Michael Ryan, head of the EU delegation to Rwanda, was coming up the escalator at another station just a few hundred feet away when he felt a "soft boom."

"The air pressure from the explosion went up the line and rattled everything," he told NBC News. "Everything is tense here."

A photo taken between Arts-Loi and Maelbeek stations in Brussels, Belgium, after Tuesday's blast. Evan Lamos / EurActiv A photo taken between Arts-Loi and Maelbeek stations in Brussels, Belgium, after Tuesday's blast. Evan Lamos / EurActiv

All trains, planes, trams and buses were halted in Brussels. The main Midi train station was evacuated and ambulances raced through the streets of the Belgian capital.

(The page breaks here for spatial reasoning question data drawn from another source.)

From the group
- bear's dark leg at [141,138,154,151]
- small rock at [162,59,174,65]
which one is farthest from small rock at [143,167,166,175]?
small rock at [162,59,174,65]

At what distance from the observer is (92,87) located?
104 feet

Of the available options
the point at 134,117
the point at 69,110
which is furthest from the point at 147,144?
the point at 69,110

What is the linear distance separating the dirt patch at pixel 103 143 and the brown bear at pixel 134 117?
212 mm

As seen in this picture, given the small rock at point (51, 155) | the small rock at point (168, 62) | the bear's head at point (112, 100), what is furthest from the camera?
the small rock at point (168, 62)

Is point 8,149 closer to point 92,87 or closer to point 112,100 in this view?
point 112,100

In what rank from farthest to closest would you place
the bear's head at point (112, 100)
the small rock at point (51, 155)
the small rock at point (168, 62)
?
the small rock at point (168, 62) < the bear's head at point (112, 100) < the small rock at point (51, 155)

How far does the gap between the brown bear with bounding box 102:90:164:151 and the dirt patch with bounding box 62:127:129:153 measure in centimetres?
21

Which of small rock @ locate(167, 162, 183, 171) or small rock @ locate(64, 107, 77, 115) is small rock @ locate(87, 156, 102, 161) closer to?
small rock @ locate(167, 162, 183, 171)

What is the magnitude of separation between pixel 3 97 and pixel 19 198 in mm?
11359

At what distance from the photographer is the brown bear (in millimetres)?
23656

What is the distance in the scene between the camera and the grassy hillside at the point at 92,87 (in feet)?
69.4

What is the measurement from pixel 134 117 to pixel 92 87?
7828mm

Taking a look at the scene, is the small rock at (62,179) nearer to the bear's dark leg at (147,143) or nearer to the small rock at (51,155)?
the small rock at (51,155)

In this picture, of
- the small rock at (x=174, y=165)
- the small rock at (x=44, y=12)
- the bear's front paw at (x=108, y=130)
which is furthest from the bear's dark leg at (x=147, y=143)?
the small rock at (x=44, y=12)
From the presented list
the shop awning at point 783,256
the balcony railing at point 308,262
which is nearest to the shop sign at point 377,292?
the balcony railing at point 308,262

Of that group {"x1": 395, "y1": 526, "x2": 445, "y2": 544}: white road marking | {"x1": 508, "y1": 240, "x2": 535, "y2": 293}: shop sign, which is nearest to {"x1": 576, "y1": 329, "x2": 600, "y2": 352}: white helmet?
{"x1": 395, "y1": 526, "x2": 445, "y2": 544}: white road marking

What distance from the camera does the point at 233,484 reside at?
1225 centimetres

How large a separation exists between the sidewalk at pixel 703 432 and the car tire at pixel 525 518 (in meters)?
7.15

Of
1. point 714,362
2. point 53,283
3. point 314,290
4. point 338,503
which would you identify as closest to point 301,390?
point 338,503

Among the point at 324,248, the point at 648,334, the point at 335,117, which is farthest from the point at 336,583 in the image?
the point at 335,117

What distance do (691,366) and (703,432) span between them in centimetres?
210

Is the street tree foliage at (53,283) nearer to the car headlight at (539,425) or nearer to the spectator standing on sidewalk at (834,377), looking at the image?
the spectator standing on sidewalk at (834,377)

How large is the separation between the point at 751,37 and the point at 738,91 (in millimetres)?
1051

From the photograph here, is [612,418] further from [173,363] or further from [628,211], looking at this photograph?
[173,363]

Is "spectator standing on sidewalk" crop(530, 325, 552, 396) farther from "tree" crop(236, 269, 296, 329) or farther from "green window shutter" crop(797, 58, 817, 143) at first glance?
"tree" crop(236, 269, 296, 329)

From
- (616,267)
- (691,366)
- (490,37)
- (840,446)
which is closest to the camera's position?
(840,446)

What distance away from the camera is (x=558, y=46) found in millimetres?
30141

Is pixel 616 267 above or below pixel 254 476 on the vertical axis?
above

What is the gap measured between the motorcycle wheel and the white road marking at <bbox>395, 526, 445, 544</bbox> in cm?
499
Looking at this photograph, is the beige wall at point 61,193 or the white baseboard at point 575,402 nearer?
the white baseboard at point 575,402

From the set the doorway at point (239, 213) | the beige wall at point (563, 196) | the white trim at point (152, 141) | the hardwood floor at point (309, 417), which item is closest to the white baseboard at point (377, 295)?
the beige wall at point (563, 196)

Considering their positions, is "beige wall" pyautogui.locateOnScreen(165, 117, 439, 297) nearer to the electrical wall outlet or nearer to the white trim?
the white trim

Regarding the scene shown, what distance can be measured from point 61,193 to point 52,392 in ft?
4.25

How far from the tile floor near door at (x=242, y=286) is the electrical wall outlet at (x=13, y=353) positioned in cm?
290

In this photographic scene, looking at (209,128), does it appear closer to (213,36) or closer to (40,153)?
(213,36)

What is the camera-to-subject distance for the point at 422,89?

Sunita Van Heers had come to the train station after seeing the metro was on lockdown. Then police evacuated the station.

"Everybody started panicking, crying, not knowing what was happening," she said, describing how police ordered people away from the station. "It's scary."

The rapidly unfolding crisis caused cellphone networks in Brussels to jam, with officials urging people to use WhatsApp or Twitter because the networks were becoming saturated. Belgium's crisis center advised locals to stay home or in their workplaces, telling schools to keep students indoors.

Counterterrorism officials told NBC News that the location and timing of the attacks reflected a "shocking" level of unpreparedness on the part of Belgian officials following the Abdeslam raid.

Alleged Paris attacker Abdeslam was taken into custody along with several others on Friday. His capture has been seen as a potential goldmine of information for intelligence services — if he cooperates.

The 26-year-old and several of the attackers who laid siege to Paris on Nov. 13 had ties to Belgium.

On Monday, officials named another potential suspect and asked for public assistance in locating him.

Belgium's foreign minister said following Abdeslam's arrest that the suspect had been planning to "restart something" in Brussels — the suggestion of a new attack that was taken all the more seriously given the large amounts of heavy weapons found during his arrest.

There was no formal claim of responsibility for Tuesday's blasts — and one senior European counter-terrorism official told NBC News that authorities were scrambling to determine who was behind the assault.

"We have no clue yet," the official told NBC News. "Right now, we are trying to mount a defense."